# Electronic flash used as slave



## Weissman (Mar 19, 2015)

I use a Canon 430EX Speedlight on my Canon EOS camera for interior photography. I want to add 2 other flash units slaved to my Speedlight, battery operated, located in other parts of the room or in adjacent rooms.
1. What equipment do I need to trigger those flashes? Some sort of radio transmitter?
2. Must I use matching Canon Speedlights (quite expensive) or would other brands work & sync? For example, I see similarly powerful Meike MK-430 flashes for sale on EBay.
Any advice/suggestions much appreciated.


----------



## tirediron (Mar 19, 2015)

If they're going to be in other rooms, or away from direct line of sight of the on-camera flash, then radio triggers are about your only practical option.  I would look into Yongnuo speedlights and triggers; they're a good balance of quality, features and cost.


----------



## Braineack (Mar 19, 2015)

radio!


----------



## Weissman (Mar 19, 2015)

Thank you for your reply!
Would it work to use the Yongnuo's as slaves, while keeping the Canon Speedlight on camera?
Can the Yon's be manually throttled down to fire 1/2, 1/4, 1/8 power? Do you know their Guide #?
Can you recommend a radio trigger?


----------



## qleak (Mar 19, 2015)

Joe McNally is a big fan of stringing a ton of TTL cables to another flash used to trigger the ones in other rooms.

I personally believe he's paid by nikon to sell multiple flash units when you could do the same for cheaper with a studio head. *Edit: *or radio triggers


----------



## tirediron (Mar 19, 2015)

Weissman said:


> Thank you for your reply!
> Would it work to use the Yongnuo's as slaves, while keeping the Canon Speedlight on camera?Yes.  You will need to purchase a trigger which has an integrated hot shoe.
> Can the Yon's be manually throttled down to fire 1/2, 1/4, 1/8 power? Do you know their Guide #?Yes.  Depends on model; they have many.
> Can you recommend a radio trigger? Visit their website, see which one(s) meet your requirement in terms of featureset and price.

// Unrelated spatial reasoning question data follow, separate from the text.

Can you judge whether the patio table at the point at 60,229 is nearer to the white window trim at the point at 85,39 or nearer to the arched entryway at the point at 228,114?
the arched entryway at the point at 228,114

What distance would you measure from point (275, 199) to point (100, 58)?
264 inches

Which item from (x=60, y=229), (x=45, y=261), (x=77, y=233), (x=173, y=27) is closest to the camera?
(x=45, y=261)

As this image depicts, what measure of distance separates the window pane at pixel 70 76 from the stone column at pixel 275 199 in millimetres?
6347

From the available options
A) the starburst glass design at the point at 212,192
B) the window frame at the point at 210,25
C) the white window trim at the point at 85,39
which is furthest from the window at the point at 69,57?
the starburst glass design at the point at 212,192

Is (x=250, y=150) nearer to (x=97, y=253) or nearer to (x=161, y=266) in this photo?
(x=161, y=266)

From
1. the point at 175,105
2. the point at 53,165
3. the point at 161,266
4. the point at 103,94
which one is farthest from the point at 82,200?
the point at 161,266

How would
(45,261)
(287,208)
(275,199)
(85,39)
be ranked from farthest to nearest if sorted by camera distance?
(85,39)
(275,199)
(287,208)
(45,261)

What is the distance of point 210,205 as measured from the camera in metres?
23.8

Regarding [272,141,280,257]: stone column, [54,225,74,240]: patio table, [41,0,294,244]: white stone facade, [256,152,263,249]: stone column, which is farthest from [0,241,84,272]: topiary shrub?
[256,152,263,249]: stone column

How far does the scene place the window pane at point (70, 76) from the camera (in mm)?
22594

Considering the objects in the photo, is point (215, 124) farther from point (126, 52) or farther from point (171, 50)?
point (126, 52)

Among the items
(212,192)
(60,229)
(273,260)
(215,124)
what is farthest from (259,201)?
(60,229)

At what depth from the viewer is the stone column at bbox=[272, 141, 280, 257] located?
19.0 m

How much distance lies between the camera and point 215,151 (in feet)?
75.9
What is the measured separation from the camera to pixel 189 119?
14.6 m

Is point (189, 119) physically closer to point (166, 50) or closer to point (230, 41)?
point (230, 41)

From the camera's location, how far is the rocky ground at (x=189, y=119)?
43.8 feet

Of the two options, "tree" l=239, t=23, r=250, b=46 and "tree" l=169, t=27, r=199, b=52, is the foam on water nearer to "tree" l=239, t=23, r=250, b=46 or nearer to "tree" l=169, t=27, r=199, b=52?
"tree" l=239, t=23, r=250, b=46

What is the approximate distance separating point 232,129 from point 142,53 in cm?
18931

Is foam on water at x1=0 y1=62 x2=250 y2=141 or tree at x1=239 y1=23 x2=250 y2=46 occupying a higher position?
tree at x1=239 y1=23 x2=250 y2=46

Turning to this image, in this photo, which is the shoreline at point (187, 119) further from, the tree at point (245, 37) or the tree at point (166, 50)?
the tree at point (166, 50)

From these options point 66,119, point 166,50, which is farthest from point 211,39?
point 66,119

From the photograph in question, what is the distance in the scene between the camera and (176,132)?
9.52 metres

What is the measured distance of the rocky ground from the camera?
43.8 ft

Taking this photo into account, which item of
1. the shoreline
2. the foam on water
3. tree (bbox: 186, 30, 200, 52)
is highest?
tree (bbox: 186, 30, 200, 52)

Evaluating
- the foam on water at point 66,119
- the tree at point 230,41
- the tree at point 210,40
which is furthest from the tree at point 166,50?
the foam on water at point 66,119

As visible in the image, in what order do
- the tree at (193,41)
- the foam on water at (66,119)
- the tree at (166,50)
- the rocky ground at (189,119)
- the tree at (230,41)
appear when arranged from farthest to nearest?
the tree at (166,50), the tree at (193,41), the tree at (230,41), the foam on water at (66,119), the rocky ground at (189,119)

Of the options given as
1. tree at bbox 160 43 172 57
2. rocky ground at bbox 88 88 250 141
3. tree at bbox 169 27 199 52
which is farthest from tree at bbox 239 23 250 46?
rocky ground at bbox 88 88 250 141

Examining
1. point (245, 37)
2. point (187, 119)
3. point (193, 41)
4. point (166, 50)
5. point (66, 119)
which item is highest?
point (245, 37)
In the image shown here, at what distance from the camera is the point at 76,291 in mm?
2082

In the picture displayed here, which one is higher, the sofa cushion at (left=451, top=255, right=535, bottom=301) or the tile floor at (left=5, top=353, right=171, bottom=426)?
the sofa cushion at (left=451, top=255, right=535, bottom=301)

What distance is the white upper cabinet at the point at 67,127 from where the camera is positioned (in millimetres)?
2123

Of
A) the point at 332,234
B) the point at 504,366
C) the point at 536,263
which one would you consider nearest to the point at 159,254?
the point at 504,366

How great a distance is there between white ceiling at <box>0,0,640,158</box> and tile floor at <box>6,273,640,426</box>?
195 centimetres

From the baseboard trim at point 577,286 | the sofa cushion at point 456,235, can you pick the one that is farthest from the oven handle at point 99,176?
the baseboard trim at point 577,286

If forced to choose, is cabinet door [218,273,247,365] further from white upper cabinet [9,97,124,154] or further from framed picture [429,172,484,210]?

 I'm sure there are others who will be along shortly to offer specific suggestions on models.


----------



## beachrat (Mar 19, 2015)

Many,many people will suggest the Yongnuos,and I have no reason to dispute them as I have never used them.
I will,however,advise against any of the Cactus triggers or transceivers.
They absolutely fell apart after some normal to heavy use. I had 5 of them and they all had problems with the battery doors and fittings were really sloppy and failed on a regular basis.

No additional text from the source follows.